Dans une tribune publiée par Libération, un collectif de photographes et de défenseurs des droits d'auteur tire la sonnette d'alarme sur la situation précaire des photographes face aux géants du numérique et à l'intelligence artificielle. Alors que la photographie est devenue un pilier de la communication visuelle, les créateurs peinent à faire respecter leurs droits et à obtenir une rémunération juste.
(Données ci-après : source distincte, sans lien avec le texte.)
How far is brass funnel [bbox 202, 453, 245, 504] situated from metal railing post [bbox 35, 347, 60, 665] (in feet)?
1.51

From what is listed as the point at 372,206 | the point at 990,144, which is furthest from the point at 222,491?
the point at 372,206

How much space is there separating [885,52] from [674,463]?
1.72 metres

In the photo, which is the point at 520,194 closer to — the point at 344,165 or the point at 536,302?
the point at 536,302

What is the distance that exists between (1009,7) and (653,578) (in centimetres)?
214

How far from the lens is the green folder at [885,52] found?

Un constat alarmant sur la violation des droits
Selon les signataires, les plateformes sociales et les moteurs de recherche exploitent massivement les images sans autorisation ni compensation. « Chaque jour, des millions de photographies sont utilisées sans consentement, privant les auteurs de revenus essentiels », dénoncent-ils. Cette pratique, bien que répandue, est illégale au regard du droit d'auteur, qui protège toute œuvre originale dès sa création.
L'essor de l'intelligence artificielle générative aggrave la situation. Des modèles comme DALL-E, Midjourney ou Stable Diffusion sont entraînés sur des bases de données contenant des images protégées, souvent sans l'accord des photographes. « Ces systèmes reproduisent et transforment notre travail sans notre consentement, ce qui constitue une violation massive de nos droits », alertent les auteurs de la tribune.
Des solutions concrètes pour inverser la tendance
Le collectif propose plusieurs pistes d'action. D'abord, il appelle à une application stricte des lois existantes, notamment la directive européenne sur le droit d'auteur dans le marché unique numérique (2019/790). Celle-ci impose aux plateformes de conclure des licences avec les titulaires de droits et de mettre en place des mécanismes de transparence.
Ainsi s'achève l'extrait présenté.